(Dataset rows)
#####

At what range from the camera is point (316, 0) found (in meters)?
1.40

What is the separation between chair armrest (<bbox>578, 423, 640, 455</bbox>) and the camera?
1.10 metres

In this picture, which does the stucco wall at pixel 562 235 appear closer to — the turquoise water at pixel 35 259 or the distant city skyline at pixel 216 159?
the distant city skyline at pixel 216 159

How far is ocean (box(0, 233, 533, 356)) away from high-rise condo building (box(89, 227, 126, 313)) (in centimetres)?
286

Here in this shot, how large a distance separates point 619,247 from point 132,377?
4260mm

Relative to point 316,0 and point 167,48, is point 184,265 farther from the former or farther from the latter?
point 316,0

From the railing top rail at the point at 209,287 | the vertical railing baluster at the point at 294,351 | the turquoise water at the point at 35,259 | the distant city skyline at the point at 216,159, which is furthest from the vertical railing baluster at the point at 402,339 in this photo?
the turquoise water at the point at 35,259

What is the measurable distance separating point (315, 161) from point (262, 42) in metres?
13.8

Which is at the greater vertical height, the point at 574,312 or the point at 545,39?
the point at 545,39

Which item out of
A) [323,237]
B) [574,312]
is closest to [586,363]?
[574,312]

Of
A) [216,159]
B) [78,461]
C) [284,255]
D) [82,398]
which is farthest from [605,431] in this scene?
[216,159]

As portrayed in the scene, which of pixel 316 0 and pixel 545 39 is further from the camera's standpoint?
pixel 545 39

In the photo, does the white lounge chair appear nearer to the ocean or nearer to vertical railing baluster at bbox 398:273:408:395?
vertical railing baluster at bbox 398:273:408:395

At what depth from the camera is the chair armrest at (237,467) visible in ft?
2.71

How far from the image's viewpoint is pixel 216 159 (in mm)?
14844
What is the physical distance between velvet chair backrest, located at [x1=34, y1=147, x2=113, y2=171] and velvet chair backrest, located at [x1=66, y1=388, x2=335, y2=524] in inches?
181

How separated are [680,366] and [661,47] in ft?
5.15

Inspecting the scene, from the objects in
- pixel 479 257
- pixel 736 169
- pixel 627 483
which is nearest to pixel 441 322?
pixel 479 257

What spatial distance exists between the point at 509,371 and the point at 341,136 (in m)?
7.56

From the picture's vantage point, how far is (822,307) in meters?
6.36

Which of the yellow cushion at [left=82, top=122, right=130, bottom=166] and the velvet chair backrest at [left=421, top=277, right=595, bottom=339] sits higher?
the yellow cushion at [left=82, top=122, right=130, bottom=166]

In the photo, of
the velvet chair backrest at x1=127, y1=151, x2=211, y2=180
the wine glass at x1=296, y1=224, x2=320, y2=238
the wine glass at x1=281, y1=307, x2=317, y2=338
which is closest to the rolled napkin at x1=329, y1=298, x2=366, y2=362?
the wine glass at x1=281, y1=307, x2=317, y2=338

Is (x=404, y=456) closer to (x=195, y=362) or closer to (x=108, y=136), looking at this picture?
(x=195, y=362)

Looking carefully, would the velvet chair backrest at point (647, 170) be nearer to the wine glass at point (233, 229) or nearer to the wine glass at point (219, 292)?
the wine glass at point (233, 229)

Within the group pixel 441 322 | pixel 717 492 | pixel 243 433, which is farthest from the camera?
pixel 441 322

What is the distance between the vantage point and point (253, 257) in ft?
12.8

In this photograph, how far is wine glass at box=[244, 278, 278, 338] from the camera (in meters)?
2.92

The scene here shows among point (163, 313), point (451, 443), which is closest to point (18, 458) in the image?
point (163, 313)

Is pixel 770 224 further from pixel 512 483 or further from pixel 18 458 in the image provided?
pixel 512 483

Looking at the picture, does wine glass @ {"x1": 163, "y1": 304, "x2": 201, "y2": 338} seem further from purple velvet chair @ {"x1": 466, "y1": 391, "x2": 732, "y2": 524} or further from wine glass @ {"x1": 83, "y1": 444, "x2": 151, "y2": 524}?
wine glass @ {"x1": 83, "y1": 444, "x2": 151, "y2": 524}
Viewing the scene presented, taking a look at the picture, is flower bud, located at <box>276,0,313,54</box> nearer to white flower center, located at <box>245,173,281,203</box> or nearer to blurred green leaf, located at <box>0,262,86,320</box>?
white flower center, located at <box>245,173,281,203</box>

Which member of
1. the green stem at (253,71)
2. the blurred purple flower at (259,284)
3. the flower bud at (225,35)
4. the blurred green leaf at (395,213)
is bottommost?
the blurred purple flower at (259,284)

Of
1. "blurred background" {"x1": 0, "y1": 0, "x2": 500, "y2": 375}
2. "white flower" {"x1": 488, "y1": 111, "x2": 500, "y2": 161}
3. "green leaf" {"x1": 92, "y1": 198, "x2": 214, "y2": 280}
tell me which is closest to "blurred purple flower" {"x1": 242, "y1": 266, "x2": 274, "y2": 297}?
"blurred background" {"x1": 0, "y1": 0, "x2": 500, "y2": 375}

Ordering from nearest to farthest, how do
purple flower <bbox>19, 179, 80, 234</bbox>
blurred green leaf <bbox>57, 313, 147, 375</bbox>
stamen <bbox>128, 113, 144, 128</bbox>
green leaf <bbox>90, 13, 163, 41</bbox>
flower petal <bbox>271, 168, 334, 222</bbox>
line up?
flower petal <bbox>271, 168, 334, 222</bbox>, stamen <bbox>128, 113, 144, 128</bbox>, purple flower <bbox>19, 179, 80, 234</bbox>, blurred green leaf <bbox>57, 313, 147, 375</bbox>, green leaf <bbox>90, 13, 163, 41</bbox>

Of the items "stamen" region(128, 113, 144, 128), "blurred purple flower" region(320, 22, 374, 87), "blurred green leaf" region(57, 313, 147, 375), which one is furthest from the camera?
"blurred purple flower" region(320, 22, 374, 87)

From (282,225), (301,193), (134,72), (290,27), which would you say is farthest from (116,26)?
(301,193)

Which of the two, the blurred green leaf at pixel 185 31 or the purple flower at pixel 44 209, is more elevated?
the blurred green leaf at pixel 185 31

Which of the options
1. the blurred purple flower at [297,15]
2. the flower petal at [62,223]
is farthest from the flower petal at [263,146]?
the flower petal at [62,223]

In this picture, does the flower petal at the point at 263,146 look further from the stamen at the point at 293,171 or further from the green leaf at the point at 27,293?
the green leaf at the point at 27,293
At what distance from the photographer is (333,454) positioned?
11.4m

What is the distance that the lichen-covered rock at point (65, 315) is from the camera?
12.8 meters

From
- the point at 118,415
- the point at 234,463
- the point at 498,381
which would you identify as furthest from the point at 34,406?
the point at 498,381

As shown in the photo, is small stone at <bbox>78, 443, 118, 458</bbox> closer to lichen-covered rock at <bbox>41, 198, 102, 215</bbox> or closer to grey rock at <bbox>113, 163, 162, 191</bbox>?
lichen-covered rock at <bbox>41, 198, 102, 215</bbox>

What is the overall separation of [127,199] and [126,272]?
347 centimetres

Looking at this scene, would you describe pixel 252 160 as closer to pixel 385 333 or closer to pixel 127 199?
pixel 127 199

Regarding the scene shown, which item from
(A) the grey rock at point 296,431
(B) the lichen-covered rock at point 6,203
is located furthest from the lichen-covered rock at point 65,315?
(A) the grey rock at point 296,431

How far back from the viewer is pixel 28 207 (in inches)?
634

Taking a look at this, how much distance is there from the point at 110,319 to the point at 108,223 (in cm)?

#####

▶ Exercise: Restate the whole of the material exactly.

▶ Exercise response:
At what range from the camera is point (316, 0) found (in meters)?
1.40

What is the separation between chair armrest (<bbox>578, 423, 640, 455</bbox>) and the camera?
1.10 metres

In this picture, which does the stucco wall at pixel 562 235 appear closer to — the turquoise water at pixel 35 259 or the distant city skyline at pixel 216 159?
the distant city skyline at pixel 216 159

How far is ocean (box(0, 233, 533, 356)) away from high-rise condo building (box(89, 227, 126, 313)) (in centimetres)?
286

Here in this shot, how large a distance separates point 619,247 from point 132,377?
4260mm

Relative to point 316,0 and point 167,48, is point 184,265 farther from the former or farther from the latter?
point 316,0

From the railing top rail at the point at 209,287 | the vertical railing baluster at the point at 294,351 | the turquoise water at the point at 35,259 | the distant city skyline at the point at 216,159, which is furthest from the vertical railing baluster at the point at 402,339 in this photo?
the turquoise water at the point at 35,259

What is the measurable distance separating point (315, 161) from point (262, 42) in metres?
13.8

Which is at the greater vertical height, the point at 574,312 or the point at 545,39?
the point at 545,39

Which item out of
A) [323,237]
B) [574,312]
is closest to [586,363]?
[574,312]

Of
A) [216,159]
B) [78,461]
C) [284,255]
D) [82,398]
which is farthest from [605,431] in this scene?
[216,159]

As portrayed in the scene, which of pixel 316 0 and pixel 545 39 is further from the camera's standpoint?
pixel 545 39

In the photo, does the white lounge chair appear nearer to the ocean or nearer to vertical railing baluster at bbox 398:273:408:395?
vertical railing baluster at bbox 398:273:408:395

At what depth from the camera is the chair armrest at (237,467) visible in ft?
2.71

How far from the image's viewpoint is pixel 216 159 (in mm)?
14844
What is the physical distance between velvet chair backrest, located at [x1=34, y1=147, x2=113, y2=171] and velvet chair backrest, located at [x1=66, y1=388, x2=335, y2=524] in inches?
181

How separated are [680,366] and [661,47] in ft?
5.15

Inspecting the scene, from the objects in
- pixel 479 257
- pixel 736 169
- pixel 627 483
which is nearest to pixel 441 322?
pixel 479 257

What spatial distance exists between the point at 509,371 and the point at 341,136 (in m)?
7.56

From the picture's vantage point, how far is (822,307) in meters?
6.36

Which of the yellow cushion at [left=82, top=122, right=130, bottom=166] and the velvet chair backrest at [left=421, top=277, right=595, bottom=339] sits higher?
the yellow cushion at [left=82, top=122, right=130, bottom=166]

In the photo, of
the velvet chair backrest at x1=127, y1=151, x2=211, y2=180
the wine glass at x1=296, y1=224, x2=320, y2=238
the wine glass at x1=281, y1=307, x2=317, y2=338
which is closest to the rolled napkin at x1=329, y1=298, x2=366, y2=362?
the wine glass at x1=281, y1=307, x2=317, y2=338

Is (x=404, y=456) closer to (x=195, y=362) or closer to (x=108, y=136), looking at this picture?
(x=195, y=362)

Looking carefully, would the velvet chair backrest at point (647, 170) be nearer to the wine glass at point (233, 229) or nearer to the wine glass at point (219, 292)?
the wine glass at point (233, 229)

Within the group pixel 441 322 | pixel 717 492 | pixel 243 433, which is farthest from the camera?
pixel 441 322

What is the distance between the vantage point and point (253, 257) in ft?
12.8

In this photograph, how far is wine glass at box=[244, 278, 278, 338] from the camera (in meters)?
2.92

The scene here shows among point (163, 313), point (451, 443), which is closest to point (18, 458) in the image?
point (163, 313)

Is pixel 770 224 further from pixel 512 483 or further from pixel 18 458 in the image provided?
pixel 512 483

Looking at the picture, does wine glass @ {"x1": 163, "y1": 304, "x2": 201, "y2": 338} seem further from purple velvet chair @ {"x1": 466, "y1": 391, "x2": 732, "y2": 524} or further from wine glass @ {"x1": 83, "y1": 444, "x2": 151, "y2": 524}?
wine glass @ {"x1": 83, "y1": 444, "x2": 151, "y2": 524}
Viewing the scene presented, taking a look at the picture, is flower bud, located at <box>276,0,313,54</box> nearer to white flower center, located at <box>245,173,281,203</box> or nearer to blurred green leaf, located at <box>0,262,86,320</box>?
white flower center, located at <box>245,173,281,203</box>

Which member of
1. the green stem at (253,71)
2. the blurred purple flower at (259,284)
3. the flower bud at (225,35)
4. the blurred green leaf at (395,213)
is bottommost?
the blurred purple flower at (259,284)

Of
1. "blurred background" {"x1": 0, "y1": 0, "x2": 500, "y2": 375}
2. "white flower" {"x1": 488, "y1": 111, "x2": 500, "y2": 161}
3. "green leaf" {"x1": 92, "y1": 198, "x2": 214, "y2": 280}
tell me which is closest to "blurred purple flower" {"x1": 242, "y1": 266, "x2": 274, "y2": 297}?
"blurred background" {"x1": 0, "y1": 0, "x2": 500, "y2": 375}

Ordering from nearest to farthest, how do
purple flower <bbox>19, 179, 80, 234</bbox>
blurred green leaf <bbox>57, 313, 147, 375</bbox>
stamen <bbox>128, 113, 144, 128</bbox>
green leaf <bbox>90, 13, 163, 41</bbox>
flower petal <bbox>271, 168, 334, 222</bbox>
line up?
flower petal <bbox>271, 168, 334, 222</bbox>, stamen <bbox>128, 113, 144, 128</bbox>, purple flower <bbox>19, 179, 80, 234</bbox>, blurred green leaf <bbox>57, 313, 147, 375</bbox>, green leaf <bbox>90, 13, 163, 41</bbox>

Of the items "stamen" region(128, 113, 144, 128), "blurred purple flower" region(320, 22, 374, 87), "blurred green leaf" region(57, 313, 147, 375), which one is furthest from the camera?
"blurred purple flower" region(320, 22, 374, 87)

From (282,225), (301,193), (134,72), (290,27), which would you say is farthest from (116,26)?
(301,193)

Which of the two, the blurred green leaf at pixel 185 31 or the purple flower at pixel 44 209, is more elevated?
the blurred green leaf at pixel 185 31

Which of the options
1. the blurred purple flower at [297,15]
2. the flower petal at [62,223]
is farthest from the flower petal at [263,146]?
the flower petal at [62,223]

In this picture, does the flower petal at the point at 263,146 look further from the stamen at the point at 293,171 or further from the green leaf at the point at 27,293?
the green leaf at the point at 27,293
At what distance from the photographer is (333,454) positioned?
11.4m

What is the distance that the lichen-covered rock at point (65, 315) is from the camera?
12.8 meters

From
- the point at 118,415
- the point at 234,463
- the point at 498,381
which would you identify as furthest from the point at 34,406?
the point at 498,381

As shown in the photo, is small stone at <bbox>78, 443, 118, 458</bbox> closer to lichen-covered rock at <bbox>41, 198, 102, 215</bbox> or closer to grey rock at <bbox>113, 163, 162, 191</bbox>?
lichen-covered rock at <bbox>41, 198, 102, 215</bbox>

What is the overall separation of [127,199] and [126,272]?
347 centimetres

Looking at this scene, would you describe pixel 252 160 as closer to pixel 385 333 or closer to pixel 127 199?
pixel 127 199

Regarding the scene shown, which item from
(A) the grey rock at point 296,431
(B) the lichen-covered rock at point 6,203
is located furthest from the lichen-covered rock at point 65,315?
(A) the grey rock at point 296,431

How far back from the viewer is pixel 28 207 (in inches)?
634

Taking a look at this, how much distance is there from the point at 110,319 to the point at 108,223 (in cm)?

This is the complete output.